138 years ago . . . In 1876, ALEXANDER GRAHAM BELL received a patent for his TELEPHONE.  I can’t imagine he was able to sell it.  The damn thing didn’t have a single app.

 

 

117 years ago . . . In 1897, DR. JOHN KELLOGG served the world’s first “CORNFLAKES” . . . to his patients at a mental hospital in Battle Creek, Michigan. 

103 years ago . . . In 1911, the United States sent 20,000 TROOPS TO THE MEXICAN BORDER as a precaution in the wake of the Mexican Revolution.  By the way:  A 10-pound bag of oranges only costs a buck at many freeway off-ramps.

 

 

81 years ago . . . In 1933, MONOPOLY was invented.

 

 

50 years ago . . . In 1964, Capitol Records was bombarded with requests for heavyweight boxing champ CASSIUS CLAY’S ALBUM, “I AM THE GREATEST”.

 

It was in big demand because of Clay’s defeat of SONNY LISTON the month before.  Cassius Clay’s humble quote about his musical accomplishment:  “I’m better and prettier than Chubby Checker.”

 

 

41 years ago . . . In 1973, “Dueling Banjos”, from the film “Deliverance” . . . went Gold!  (Ned Beatty worked his ASS off making this movie.  Literally!  But, it was one of the OTHER actors who delved the deepest into Ned’s character.)

 

 

33 years ago . . . In 1981, the FIRST HOMICIDE at DISNEYLAND occurred when an 18-year-old ruffian-type hooligan was stabbed to death near the old Skyway.  The guy might not have died, but Disneyland nurses refused to call an ambulance with those “scary” attention-getting red lights.

 

Instead, a Disneyland van drove through traffic to a nearby hospital . . . but by that time, the guy had bled to death.  It’s the Happiest Place on Earth!

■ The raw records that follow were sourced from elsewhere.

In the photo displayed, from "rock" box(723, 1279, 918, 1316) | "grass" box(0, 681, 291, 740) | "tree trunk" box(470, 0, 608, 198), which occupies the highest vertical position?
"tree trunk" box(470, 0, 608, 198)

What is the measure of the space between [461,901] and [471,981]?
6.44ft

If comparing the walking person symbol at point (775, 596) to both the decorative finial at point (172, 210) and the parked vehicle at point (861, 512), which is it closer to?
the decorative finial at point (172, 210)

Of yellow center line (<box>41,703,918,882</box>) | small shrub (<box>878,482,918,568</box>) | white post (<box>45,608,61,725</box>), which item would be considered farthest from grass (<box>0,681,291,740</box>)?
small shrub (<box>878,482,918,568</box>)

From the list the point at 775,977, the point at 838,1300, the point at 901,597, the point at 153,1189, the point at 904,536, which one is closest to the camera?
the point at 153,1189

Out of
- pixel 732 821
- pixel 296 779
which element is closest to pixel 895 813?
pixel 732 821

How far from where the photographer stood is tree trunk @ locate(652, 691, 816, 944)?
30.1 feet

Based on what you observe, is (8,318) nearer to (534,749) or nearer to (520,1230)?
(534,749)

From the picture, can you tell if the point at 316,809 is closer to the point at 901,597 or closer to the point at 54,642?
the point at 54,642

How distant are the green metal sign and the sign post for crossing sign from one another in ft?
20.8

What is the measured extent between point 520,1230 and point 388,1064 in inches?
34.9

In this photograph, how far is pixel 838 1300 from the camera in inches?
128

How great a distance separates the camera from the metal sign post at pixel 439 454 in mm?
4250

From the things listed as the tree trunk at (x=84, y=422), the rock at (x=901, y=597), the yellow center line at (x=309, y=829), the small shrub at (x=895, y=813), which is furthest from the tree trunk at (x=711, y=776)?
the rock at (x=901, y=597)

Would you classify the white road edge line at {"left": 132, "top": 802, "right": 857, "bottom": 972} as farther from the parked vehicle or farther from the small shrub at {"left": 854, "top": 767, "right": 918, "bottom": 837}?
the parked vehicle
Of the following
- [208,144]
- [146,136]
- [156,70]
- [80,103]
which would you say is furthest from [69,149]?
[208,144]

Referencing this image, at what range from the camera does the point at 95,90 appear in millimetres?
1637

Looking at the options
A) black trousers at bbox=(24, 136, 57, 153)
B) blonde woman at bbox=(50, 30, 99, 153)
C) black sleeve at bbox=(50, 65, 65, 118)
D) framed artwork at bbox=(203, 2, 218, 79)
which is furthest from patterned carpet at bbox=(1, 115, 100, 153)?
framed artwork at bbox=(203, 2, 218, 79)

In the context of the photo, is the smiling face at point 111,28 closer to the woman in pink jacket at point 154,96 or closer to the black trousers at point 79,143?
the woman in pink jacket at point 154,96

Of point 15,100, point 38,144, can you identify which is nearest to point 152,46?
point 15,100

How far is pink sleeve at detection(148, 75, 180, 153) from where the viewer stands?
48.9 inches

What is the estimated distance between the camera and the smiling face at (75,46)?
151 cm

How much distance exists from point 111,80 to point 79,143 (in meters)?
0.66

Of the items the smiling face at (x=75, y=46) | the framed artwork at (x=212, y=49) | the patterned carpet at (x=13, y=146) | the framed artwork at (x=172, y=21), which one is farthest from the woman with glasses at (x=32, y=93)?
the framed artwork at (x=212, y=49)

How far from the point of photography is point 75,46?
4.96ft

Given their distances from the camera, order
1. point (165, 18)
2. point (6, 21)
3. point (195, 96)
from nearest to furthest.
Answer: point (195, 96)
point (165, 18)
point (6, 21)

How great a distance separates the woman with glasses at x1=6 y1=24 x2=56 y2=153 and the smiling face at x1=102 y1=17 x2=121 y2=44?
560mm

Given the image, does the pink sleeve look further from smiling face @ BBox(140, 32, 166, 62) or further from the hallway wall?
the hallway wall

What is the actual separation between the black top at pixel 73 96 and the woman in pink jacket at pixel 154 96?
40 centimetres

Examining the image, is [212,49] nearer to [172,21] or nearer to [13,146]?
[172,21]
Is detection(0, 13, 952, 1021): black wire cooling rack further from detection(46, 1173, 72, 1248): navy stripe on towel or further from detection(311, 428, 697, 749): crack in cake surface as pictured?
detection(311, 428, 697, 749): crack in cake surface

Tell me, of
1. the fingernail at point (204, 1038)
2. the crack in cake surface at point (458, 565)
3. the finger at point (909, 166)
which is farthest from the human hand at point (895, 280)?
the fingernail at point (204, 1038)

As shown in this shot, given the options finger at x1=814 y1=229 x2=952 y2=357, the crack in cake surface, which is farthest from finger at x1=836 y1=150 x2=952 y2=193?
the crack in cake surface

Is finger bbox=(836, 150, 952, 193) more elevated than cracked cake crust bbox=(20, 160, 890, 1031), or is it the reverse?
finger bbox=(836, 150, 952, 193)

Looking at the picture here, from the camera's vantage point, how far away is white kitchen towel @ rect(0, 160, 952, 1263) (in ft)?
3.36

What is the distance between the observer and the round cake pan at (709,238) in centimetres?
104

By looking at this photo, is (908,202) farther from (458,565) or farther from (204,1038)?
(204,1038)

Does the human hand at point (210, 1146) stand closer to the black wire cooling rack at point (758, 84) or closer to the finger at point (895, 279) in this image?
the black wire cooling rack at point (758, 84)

31 years ago . . . In 1983, TNN (The Nashville Network) went on the air!  Since August of 2003, it’s been called Spike TV.  Now it’s known for pro wrestling and mixed martial arts.  So it has totally distanced itself from its redneck past.

 

 

29 years ago . . . In 1985, “WE ARE THE WORLD” WAS RELEASED!  And I, for one, have been grateful to live over the past three decades in the hunger-free world that resulted!  (???)

 

 

27 years ago . . . In 1987, MIKE TYSON defeated James “Bonecrusher” Smith to win the second leg of the Undisputed Heavyweight Championship.  Mike Tyson is quite the movie expert, ya know.  Enjoy video of Mike discussing his Oscar picks with Leonard Maltin here.

 

 

21 years ago . . . In 1993, “Diff’rent Strokes” superstar TODD BRIDGES was arrested for stabbing a fellow apartment tenant.  (Somehow, he’s one of the few cast members from that show who’s still alive.  Will he outlive Charlotte Rae???)

 

 

20 years ago . . . In 1994, AXL ROSE’S then-wife, Erin Everly, sued him for assault.  FYI:  Axl Rose has an average-sized package, but HUGE gonads.

 

 

20 years ago . . . In 1994, the U.S. Navy issued its first permanent orders assigning WOMEN to regular duty on a COMBAT SHIP . . . the U.S.S. Eisenhower.

 

 

15 years ago . . . In 1999, STANLEY KUBRICK died in England of natural causes, at age 70.

 

 

14 years ago . . . In 2000, country legend FRANK “PEE WEE” KING died in Louisville, Kentucky, at age 86.

 

 

Three years ago . . . In 2011, CHARLIE SHEEN was fired from “Two and a Half Men”.